If our old approach in barley improvement concentrated around the yield potential with the accent on the plant architecture, the new trend focuses all our efforts on adaptation. The combination of winterhardiness with high rate of initial growth, tolerance to pathogens, and resistance to lodging are subject to hard selection pressure. New material in advanced trials gives an optimism for the success in this direction (Table 1).

Line 92M1 is excellent concerning resistance to rust, good growth vigor, high yield in low and moderate soil fertility and needs only cold tolerance improvement. Another promising line K-354 with high winterhardiness needs a bit of improvement in increasing of the disease tolerance.

Table 1. Performance of winter barley in advanced trials.

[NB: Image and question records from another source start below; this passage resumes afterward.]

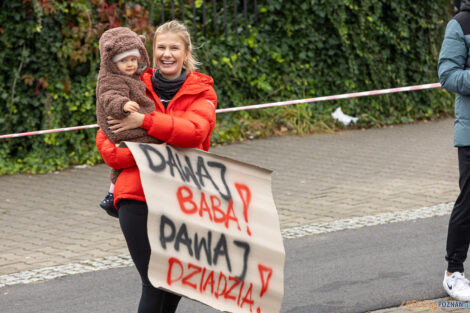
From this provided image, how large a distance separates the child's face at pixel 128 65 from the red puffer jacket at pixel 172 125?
151 mm

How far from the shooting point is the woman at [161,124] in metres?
3.55

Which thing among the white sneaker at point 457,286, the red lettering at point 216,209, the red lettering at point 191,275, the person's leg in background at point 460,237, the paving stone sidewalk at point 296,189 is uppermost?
the red lettering at point 216,209

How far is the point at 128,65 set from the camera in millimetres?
3566

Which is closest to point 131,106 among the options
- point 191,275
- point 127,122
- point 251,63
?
point 127,122

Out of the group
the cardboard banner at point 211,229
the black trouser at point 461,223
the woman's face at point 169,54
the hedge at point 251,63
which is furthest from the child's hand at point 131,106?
the hedge at point 251,63

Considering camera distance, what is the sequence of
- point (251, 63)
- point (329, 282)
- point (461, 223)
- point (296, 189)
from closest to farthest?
point (461, 223)
point (329, 282)
point (296, 189)
point (251, 63)

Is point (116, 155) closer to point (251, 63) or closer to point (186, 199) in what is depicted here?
point (186, 199)

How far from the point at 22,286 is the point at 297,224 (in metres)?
2.63

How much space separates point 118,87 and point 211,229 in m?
0.77

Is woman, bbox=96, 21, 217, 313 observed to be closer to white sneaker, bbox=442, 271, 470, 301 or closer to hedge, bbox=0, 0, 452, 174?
white sneaker, bbox=442, 271, 470, 301

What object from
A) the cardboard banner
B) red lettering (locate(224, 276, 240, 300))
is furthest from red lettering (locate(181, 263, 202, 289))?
red lettering (locate(224, 276, 240, 300))

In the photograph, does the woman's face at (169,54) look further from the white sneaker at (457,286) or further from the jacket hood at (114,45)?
the white sneaker at (457,286)

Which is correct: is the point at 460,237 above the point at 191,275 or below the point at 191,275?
below

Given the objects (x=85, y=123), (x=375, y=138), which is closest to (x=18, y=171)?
(x=85, y=123)
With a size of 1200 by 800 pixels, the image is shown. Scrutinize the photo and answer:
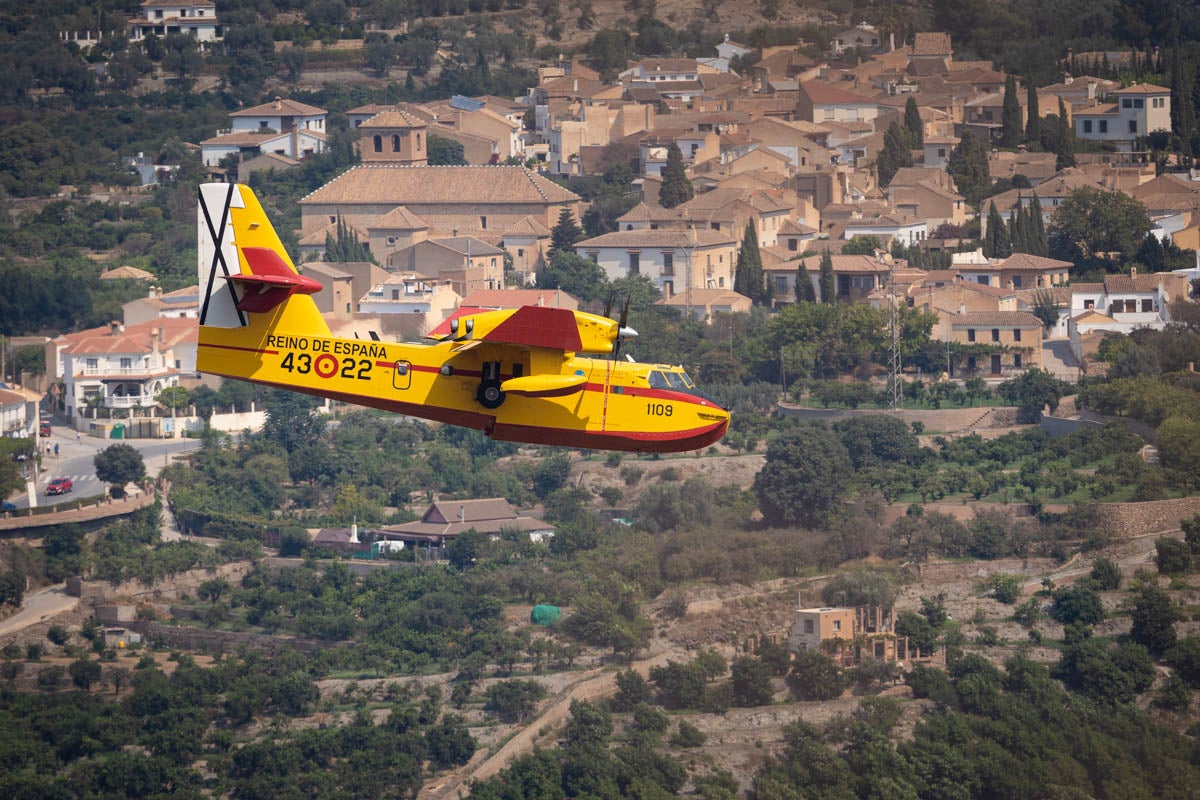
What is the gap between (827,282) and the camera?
2445 inches

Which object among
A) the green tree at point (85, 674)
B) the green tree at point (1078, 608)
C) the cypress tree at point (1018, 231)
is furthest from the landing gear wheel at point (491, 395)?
the cypress tree at point (1018, 231)

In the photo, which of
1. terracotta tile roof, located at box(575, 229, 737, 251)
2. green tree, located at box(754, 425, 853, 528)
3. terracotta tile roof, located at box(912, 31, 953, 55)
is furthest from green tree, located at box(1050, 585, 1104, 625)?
terracotta tile roof, located at box(912, 31, 953, 55)

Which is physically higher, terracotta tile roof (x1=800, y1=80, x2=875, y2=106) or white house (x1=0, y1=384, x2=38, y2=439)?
terracotta tile roof (x1=800, y1=80, x2=875, y2=106)

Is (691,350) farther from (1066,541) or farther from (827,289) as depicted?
(1066,541)

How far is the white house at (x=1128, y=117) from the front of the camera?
78.4 meters

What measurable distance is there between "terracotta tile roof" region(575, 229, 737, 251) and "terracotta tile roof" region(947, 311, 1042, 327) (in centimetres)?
993

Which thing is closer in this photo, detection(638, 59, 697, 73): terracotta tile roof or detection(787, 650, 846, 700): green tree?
detection(787, 650, 846, 700): green tree

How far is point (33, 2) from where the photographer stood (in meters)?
103

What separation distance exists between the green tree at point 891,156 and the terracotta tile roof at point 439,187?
9543 millimetres

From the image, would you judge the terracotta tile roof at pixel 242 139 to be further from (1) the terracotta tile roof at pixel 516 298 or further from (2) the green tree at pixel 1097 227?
(2) the green tree at pixel 1097 227

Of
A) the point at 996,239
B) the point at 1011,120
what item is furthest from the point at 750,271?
the point at 1011,120

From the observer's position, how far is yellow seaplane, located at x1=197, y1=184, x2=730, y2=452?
18484mm

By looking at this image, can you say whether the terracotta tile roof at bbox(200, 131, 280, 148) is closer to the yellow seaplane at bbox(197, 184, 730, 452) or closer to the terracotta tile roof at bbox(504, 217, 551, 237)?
the terracotta tile roof at bbox(504, 217, 551, 237)

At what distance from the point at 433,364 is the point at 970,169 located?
185ft
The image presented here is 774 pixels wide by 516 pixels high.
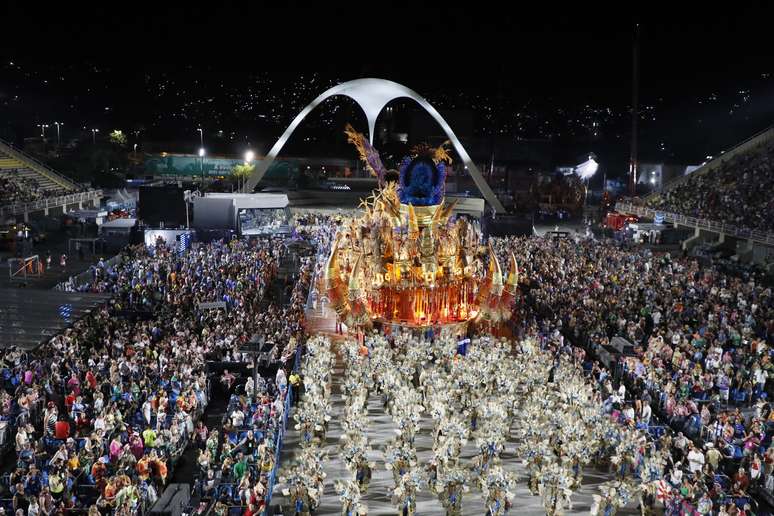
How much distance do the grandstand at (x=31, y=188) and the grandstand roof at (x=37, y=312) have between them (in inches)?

Krasnodar, 1996.
Variety Winter? hardiness, score Growth rate, 

score

Rust 

resist., score

Yield, kg/ha?
HSF MSF NKES
Vavilon 3 7 4 7960 5540 6370
Bastion 7 5 4 7830 5240 5450
Kozir 4 6 2 8870 5940 6500
Secret 4 6 7 8660 5670 5470
Advance 5 6 8 8920 6390 5640
Kredit 3 6 2 9040 6170 6510
K-354 9 7 5 8390 6030 6310
95M1 3 9 8 7680 5210 6910
92M1 3 9 8 7570 6240 7420
LSD 0.05 150 420 380 400
?1 - very low winter hardiness or disease resistance, 5 - moderate, 9 - very high.
?NSF - high soil fertility,
MSF - moderate soil fertility,
NKES - North - Kuban Exp. Station.

Reference

Blum A. 1996. The role of mobilized stem reserves in stress tolerance. In: Proceedings of

VII IBGS. Saskatoon, Canada. vol. III. p. 267-275.